Model behavior


By Bridget Budbill
September 29, 2005

Damning photographs of supermodel Kate Moss allegedly snorting cocaine were published earlier this month by the United Kingdom's Daily Mirror, and accordingly she was dropped last week from several of her most lucrative modeling contracts. The contracts dismissed included Chanel, Christian Dior, H&M and Burberry. All four companies, which are among the largest names in the fashion industry, echo the sentiment that they do not want their labels associated with drugs or drug addicts.

You heard them. It is only ok for Kate to look like a drug addict. She can't actually be one. It is such a relief that these fashion labels are so concerned with how their images impact social consciousness.

The truth is that fashion labels only want to disassociate themselves from models with drug addictions when these models' drug addictions are exposed. It is perfectly fine to make bank off of the addict image in fashion ads and on the runways as long as these models keep their problems hush-hush.

Don't stain the dress, darling.

Whoa, wait a minute. Kate Moss does drugs? Nah, models don't do drugs.

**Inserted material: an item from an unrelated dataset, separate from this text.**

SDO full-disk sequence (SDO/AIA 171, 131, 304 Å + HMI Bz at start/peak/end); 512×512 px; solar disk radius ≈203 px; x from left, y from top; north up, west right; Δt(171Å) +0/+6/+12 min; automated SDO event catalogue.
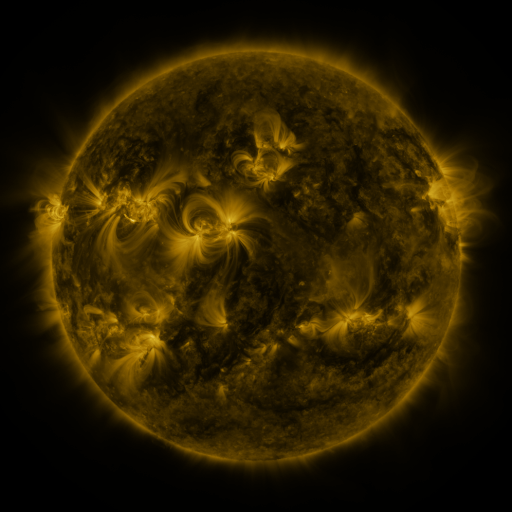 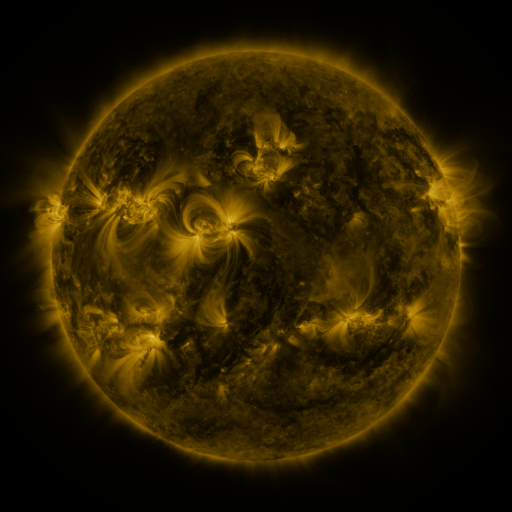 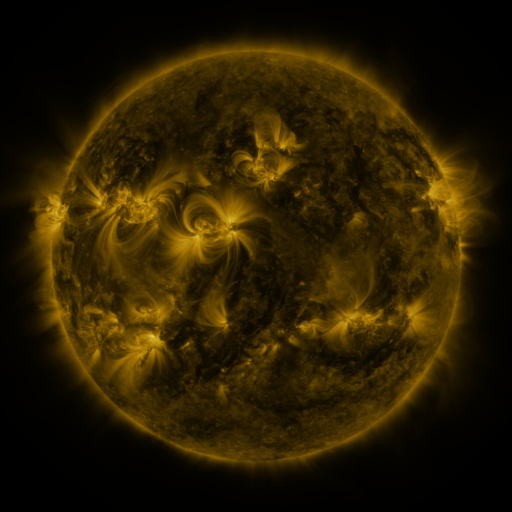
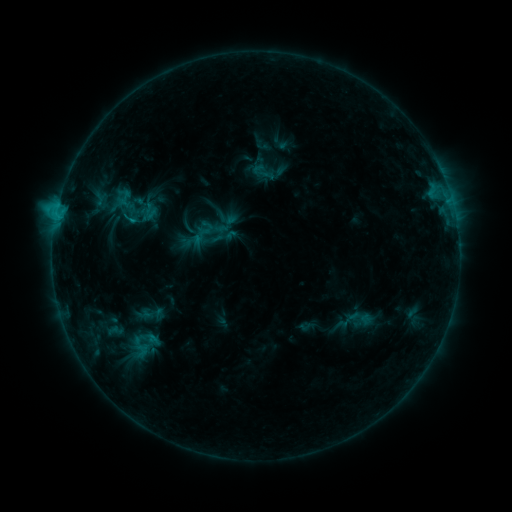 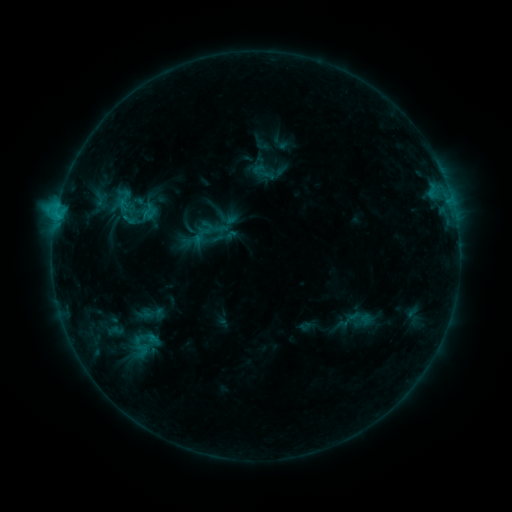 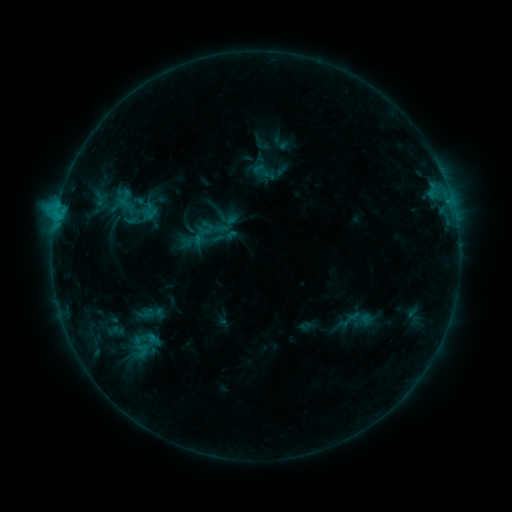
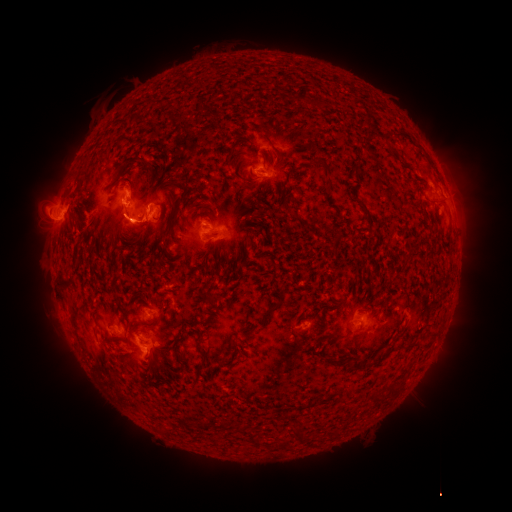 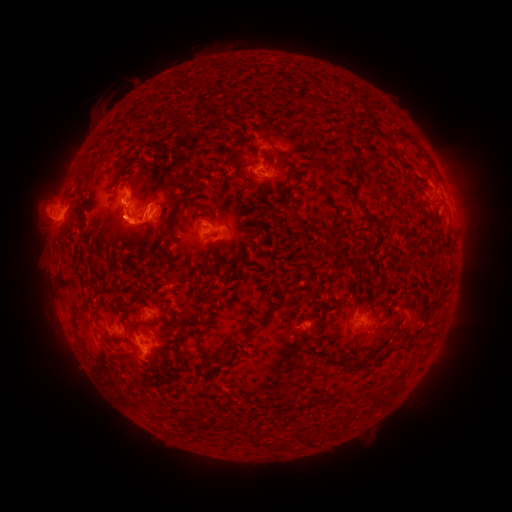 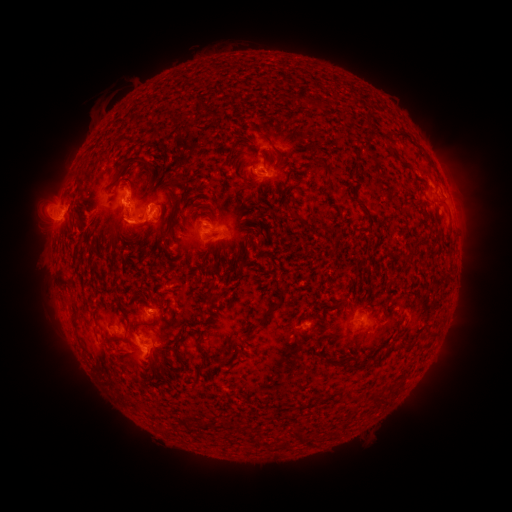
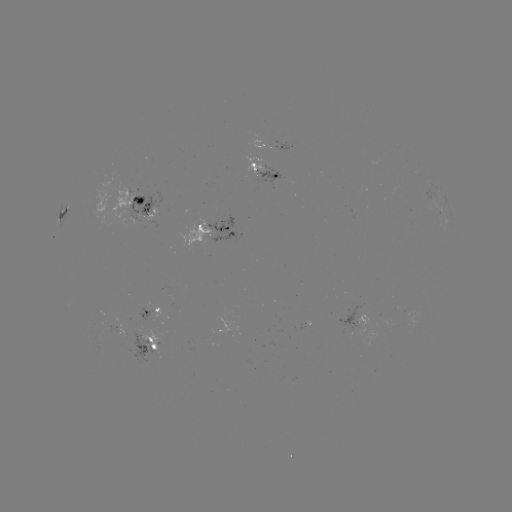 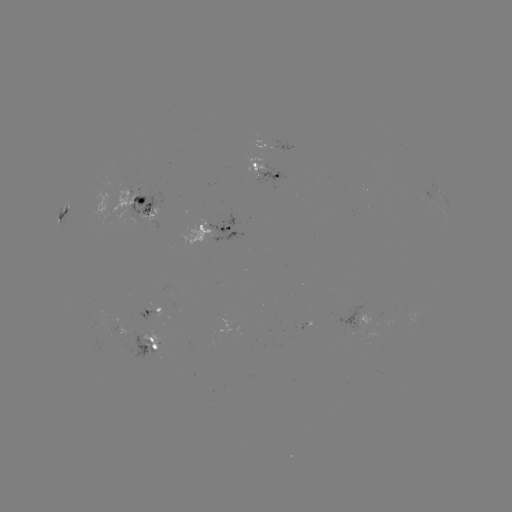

Moss is famous for being of the founders of heroin chic, a term coined following a 1997 Calvin Klein ad campaign that featured uncomfortably thin models with glazed, dark sunken eyes and wispy, unkempt hair. Since then, rumors of Moss's addiction, as well as the idea that drug addiction is rampant within much of the fashion industry, have surfaced over and over again.

That drug addiction and the fashion world have connections is nothing new, and has become so publicized that while in office President Bill Clinton condemned the drug/fashion-model relationship when he said, "You do not need to glamorize addiction to sell clothes."

Since then, many fashion labels claim to have left the heroin chic ideal behind, and as of last week this point was punctuated by Moss'sloss of the four contracts, as well as having many of her other contracts reviewed.

Honestly though, is anyone surprised? No. The idea that Kate Moss and many of her model peers may be enthralled in serious drug problems is no shocker. Moss just won a libel settlement in July of this year against London's Sunday Mirror, which accused her of going into a cocaine coma while on a trip in Barcelona, Spain.

Oh, that's it. Kate just started doing drugs after signing contracts with Chanel, Dior, Burberry and H&M, and executives in any of these companies had absolutely no idea that she may have an addiction. Not likely, considering The Mirror ran the article in question during 2001, and the libel case took more than four years to settle.

Moss checked herself into rehab in 1998 due to "exhaustion," but weeks later told the British magazine The Face she had not been sober on a runway for more than ten years, and that she was also not the only model staggering down the catwalk. Seems as though behaving 'model-y' is exactly what Moss has been doing.

What doesn't seem fair is the fact that these companies are happy to use Moss' image to sell their clothing, meanwhile allegations of her drug use have been rampant for more than a decade. These companies are suddenly jumping on board a moral bandwagon, taking the high road and being socially responsible by dropping one druggie from their labels only when she can no longer dismiss addiction allegations. Creating images is obviously what they do best, and now that Moss's is irrevocably tarnished, these labels are making certain that she doesn't scar theirs as well.

To disassociate with the model and her well-known image now that Moss has entered rehab (again) to supposedly solve her addiction problems sends a completely different message: Being quietly addicted is fine -- just don't publicize it. Getting help for an obvious drug addiction, now that is a total fashion faux pas.

It looks like the haute couture this fall is hypocrisy.